Why your Internet connection is so *#$@!' slow
An Internet surfer is seen after having failed to access a website in Singapore, 27 Dec. 2006.
You may not have heard of back-to-dialup delay syndrome (BDDS) before (OK, I just made it up), but I’m willing to bet that everyone who reads this has experienced it at one time or another.
BDDS is what happens to you in the evening when you’re trying to stream Marketplace on KPCC or watch The Only Way is Essex on Hulu and the Interwebs lock up on you. It’s like being stuck on the 110 North at rush hour: you jerk forward a bit, then stop, jerk forward, stop, jerk forward …
When I’m afflicted by BDDS, I usually curse out loud, bash the table with my clenched fist and then go and make a cup of tea. And while I’m brewing up, I usually ask myself what the heck everyone is doing online at that time? Is everyone on Hulu? Is that the problem?

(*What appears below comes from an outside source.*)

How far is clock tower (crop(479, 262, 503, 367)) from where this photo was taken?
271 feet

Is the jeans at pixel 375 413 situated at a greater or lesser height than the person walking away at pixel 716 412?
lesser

A new report out from a research company called Sandvine says that’s exactly the problem. During peak hours, which Sandvine says is between 8:45 p.m. and 10:45 p.m., 53.6 of Internet users are streaming entertainment. Only 16 percent are browsing and just 15 percent are sharing media with each other. Social networking? A mere 2.1 percent.
It was always obvious that entertainment streaming companies were going to be huge bandwidth hogs, but it turns out that the most gluttonous piggy of all is none other than Netflix. It sucks up a stunning 32.7 percent of all the downstream traffic during peak hours.
This study reminds me of similar research conducted during the Internet boom of the early 2000s. As online access improved, usage surged, and BDDS became chronic. Companies found that while they had good business models in principle, there simply wasn’t enough bandwidth to meet demand from consumers. Many of these companies collapsed as a result.
The Sandvine report raises the possibility that history could repeat itself. It noted that subscribers to online content providers are concentrating their Web activity within an increasingly narrow slice of time.
“This shift in behavior is a worrying trend for providers, who must engineer their networks for peak bandwidth. If we assume that a subscriber’s perception of value is directly tied to his or her monthly usage, then this trend means that it now costs more for service providers to deliver a constant value to the end consumer, and the network itself is increasingly inefficient.”